**Short task**
Transcribe, word for word, the line containing "What is the extent" and each line following it through the end of the listing below. Omit all other lines.

**Given information**
• • • •

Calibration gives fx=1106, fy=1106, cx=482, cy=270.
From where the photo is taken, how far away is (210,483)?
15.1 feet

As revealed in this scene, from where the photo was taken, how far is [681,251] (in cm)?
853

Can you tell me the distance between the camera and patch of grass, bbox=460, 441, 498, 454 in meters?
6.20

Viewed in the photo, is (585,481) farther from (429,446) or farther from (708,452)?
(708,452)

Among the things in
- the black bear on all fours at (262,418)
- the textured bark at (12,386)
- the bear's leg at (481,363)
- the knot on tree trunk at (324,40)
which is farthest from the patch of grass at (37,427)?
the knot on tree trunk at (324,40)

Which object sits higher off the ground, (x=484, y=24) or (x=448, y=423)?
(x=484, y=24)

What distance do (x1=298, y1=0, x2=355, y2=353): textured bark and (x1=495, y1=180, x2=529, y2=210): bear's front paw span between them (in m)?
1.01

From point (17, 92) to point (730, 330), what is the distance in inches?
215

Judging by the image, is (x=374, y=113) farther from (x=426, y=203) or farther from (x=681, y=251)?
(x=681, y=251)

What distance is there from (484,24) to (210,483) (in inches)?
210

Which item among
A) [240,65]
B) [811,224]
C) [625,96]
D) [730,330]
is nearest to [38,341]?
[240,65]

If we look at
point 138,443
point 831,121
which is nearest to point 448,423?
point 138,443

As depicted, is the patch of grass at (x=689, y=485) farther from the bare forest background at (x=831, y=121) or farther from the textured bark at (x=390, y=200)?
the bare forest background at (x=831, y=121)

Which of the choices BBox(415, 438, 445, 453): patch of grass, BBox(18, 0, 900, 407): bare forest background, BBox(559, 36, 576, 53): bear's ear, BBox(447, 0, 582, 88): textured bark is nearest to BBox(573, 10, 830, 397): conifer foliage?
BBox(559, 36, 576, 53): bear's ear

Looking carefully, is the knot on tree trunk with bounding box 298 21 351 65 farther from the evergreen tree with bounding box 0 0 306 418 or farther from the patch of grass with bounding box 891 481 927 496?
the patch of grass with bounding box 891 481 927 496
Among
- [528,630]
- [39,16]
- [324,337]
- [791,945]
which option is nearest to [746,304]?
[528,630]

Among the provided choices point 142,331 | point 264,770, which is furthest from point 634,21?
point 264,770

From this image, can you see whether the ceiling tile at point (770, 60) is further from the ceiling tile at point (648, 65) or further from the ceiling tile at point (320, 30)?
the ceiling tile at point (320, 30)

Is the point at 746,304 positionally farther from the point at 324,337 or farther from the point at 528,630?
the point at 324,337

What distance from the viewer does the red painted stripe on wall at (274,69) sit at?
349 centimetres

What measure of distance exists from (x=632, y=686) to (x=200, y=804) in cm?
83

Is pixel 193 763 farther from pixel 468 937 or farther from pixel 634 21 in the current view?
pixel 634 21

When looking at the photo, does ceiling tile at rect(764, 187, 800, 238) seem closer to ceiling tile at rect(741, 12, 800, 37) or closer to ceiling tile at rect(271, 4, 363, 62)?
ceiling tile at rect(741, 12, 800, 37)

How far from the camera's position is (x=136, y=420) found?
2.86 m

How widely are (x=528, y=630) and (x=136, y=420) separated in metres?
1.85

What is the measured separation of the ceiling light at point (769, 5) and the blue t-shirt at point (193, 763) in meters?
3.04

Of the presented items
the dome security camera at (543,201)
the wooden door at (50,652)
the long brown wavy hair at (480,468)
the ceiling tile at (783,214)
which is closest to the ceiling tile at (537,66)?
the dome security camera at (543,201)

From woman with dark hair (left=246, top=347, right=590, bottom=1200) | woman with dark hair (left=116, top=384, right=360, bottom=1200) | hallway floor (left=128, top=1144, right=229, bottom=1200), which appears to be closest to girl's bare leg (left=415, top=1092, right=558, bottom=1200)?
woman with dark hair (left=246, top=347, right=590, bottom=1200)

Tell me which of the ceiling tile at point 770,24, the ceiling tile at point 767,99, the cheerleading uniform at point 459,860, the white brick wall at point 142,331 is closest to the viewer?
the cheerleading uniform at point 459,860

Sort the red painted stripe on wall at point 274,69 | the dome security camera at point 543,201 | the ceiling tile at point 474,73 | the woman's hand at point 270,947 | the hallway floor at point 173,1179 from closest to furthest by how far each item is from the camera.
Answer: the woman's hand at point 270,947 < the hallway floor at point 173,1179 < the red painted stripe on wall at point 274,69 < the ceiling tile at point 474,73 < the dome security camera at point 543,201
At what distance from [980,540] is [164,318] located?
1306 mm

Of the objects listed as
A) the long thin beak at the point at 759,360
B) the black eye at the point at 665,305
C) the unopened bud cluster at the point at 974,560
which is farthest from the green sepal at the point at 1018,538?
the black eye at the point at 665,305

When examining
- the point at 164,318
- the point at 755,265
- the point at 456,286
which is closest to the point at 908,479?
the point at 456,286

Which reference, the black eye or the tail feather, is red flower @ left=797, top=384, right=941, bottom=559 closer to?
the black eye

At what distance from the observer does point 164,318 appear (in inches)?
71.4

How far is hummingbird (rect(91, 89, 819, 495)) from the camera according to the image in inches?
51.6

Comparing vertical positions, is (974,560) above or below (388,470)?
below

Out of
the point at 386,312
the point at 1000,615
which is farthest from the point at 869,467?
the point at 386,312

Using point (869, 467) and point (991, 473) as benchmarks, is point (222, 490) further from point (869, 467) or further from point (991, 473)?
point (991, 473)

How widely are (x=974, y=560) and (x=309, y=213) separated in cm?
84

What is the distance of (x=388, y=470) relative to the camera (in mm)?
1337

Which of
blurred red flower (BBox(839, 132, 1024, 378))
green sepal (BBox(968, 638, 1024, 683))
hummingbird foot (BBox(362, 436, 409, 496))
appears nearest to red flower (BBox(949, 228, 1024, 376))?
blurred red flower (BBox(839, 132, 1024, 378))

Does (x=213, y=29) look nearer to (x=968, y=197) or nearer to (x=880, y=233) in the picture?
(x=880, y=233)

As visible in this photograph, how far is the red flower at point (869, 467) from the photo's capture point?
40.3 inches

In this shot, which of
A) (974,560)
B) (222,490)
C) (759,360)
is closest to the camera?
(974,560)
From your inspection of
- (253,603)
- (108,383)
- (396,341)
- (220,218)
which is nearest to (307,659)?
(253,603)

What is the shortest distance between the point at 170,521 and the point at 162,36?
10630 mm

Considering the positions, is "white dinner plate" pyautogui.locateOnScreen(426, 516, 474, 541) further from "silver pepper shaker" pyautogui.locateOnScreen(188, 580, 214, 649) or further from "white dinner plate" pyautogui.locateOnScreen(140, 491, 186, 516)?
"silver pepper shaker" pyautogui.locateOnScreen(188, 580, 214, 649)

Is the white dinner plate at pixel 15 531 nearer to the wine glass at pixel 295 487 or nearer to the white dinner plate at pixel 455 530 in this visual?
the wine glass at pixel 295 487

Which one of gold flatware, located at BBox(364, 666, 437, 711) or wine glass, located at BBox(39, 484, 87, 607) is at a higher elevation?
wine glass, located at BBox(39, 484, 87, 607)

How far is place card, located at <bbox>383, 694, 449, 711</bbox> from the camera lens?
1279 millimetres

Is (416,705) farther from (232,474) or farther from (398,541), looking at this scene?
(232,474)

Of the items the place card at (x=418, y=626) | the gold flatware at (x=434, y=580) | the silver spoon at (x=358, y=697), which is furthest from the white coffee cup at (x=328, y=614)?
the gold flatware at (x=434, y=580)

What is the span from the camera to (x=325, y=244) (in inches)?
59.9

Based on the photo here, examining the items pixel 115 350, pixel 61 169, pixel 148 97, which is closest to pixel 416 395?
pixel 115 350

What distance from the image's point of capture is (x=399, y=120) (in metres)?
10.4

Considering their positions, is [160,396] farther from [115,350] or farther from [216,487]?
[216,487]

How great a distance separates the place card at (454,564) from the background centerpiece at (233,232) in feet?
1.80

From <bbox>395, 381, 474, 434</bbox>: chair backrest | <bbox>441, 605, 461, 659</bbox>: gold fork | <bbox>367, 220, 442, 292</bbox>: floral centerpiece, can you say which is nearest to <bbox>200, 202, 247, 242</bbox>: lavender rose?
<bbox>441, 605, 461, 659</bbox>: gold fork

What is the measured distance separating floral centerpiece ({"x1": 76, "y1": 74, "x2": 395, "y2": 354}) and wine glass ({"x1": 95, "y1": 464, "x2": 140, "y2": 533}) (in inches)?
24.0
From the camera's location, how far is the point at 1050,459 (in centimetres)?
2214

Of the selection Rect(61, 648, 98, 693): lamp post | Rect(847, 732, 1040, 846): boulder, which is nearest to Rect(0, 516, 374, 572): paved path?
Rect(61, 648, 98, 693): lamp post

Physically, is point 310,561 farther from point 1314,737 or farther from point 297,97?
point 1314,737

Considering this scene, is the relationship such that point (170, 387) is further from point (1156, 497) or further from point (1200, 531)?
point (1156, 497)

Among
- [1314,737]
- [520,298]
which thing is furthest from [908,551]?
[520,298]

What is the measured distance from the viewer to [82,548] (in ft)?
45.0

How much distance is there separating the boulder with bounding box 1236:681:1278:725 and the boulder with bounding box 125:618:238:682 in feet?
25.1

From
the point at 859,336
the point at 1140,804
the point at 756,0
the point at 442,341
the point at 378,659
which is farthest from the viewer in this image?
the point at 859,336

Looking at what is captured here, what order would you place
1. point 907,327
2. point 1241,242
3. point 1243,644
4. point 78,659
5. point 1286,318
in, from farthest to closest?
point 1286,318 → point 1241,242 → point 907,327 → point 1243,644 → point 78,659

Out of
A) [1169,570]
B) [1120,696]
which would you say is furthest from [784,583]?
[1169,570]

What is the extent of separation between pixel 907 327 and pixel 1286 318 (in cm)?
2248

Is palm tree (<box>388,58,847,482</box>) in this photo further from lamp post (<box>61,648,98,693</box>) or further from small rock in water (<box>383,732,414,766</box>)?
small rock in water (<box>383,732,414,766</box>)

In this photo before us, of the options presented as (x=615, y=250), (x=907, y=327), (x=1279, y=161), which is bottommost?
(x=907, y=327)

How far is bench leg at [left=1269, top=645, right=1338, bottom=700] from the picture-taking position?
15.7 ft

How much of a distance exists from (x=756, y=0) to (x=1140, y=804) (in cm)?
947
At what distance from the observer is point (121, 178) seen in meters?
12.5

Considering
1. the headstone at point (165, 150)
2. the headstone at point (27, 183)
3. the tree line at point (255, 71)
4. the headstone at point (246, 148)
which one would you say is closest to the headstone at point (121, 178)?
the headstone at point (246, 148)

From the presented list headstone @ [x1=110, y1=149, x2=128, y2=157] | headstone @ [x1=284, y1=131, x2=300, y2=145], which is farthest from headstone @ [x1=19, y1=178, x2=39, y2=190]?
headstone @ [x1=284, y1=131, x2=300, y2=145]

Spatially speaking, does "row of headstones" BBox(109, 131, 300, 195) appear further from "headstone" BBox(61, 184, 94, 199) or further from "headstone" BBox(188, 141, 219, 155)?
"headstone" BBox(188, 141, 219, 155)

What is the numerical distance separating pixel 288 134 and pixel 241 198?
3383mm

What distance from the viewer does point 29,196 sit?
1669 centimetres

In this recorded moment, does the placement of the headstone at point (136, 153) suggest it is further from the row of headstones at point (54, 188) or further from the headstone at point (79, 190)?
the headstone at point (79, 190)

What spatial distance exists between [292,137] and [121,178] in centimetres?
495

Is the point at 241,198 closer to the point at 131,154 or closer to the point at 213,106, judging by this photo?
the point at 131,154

• • • •

**Output**
What is the extent of separation between pixel 907 327 and pixel 1286 318 (in cm)?
2248

Is palm tree (<box>388,58,847,482</box>) in this photo further from lamp post (<box>61,648,98,693</box>) or further from small rock in water (<box>383,732,414,766</box>)?
small rock in water (<box>383,732,414,766</box>)

In this photo before us, of the options presented as (x=615, y=250), (x=907, y=327), (x=1279, y=161), which is bottommost?
(x=907, y=327)

How far is bench leg at [left=1269, top=645, right=1338, bottom=700] from the picture-taking position?
15.7 ft

How much of a distance exists from (x=756, y=0) to (x=1140, y=804) (in cm)?
947
At what distance from the observer is point (121, 178) seen in meters?
12.5

Considering
1. the headstone at point (165, 150)
2. the headstone at point (27, 183)
3. the tree line at point (255, 71)
4. the headstone at point (246, 148)
which one would you say is closest to the headstone at point (121, 178)?
the headstone at point (246, 148)

From the presented list headstone @ [x1=110, y1=149, x2=128, y2=157] | headstone @ [x1=284, y1=131, x2=300, y2=145], which is farthest from headstone @ [x1=19, y1=178, x2=39, y2=190]?
headstone @ [x1=284, y1=131, x2=300, y2=145]

Spatially speaking, does "row of headstones" BBox(109, 131, 300, 195) appear further from "headstone" BBox(61, 184, 94, 199) or further from "headstone" BBox(188, 141, 219, 155)?
"headstone" BBox(188, 141, 219, 155)

What is the numerical distance separating pixel 288 134 and pixel 241 198?
3383mm

What distance from the viewer does point 29,196 sit?
1669 centimetres

In this recorded moment, does the placement of the headstone at point (136, 153) suggest it is further from the row of headstones at point (54, 188) or further from the headstone at point (79, 190)?
the headstone at point (79, 190)

What spatial distance exists between [292,137] and [121,178] in centimetres?
495

Is the point at 241,198 closer to the point at 131,154 or closer to the point at 213,106, judging by this photo?
the point at 131,154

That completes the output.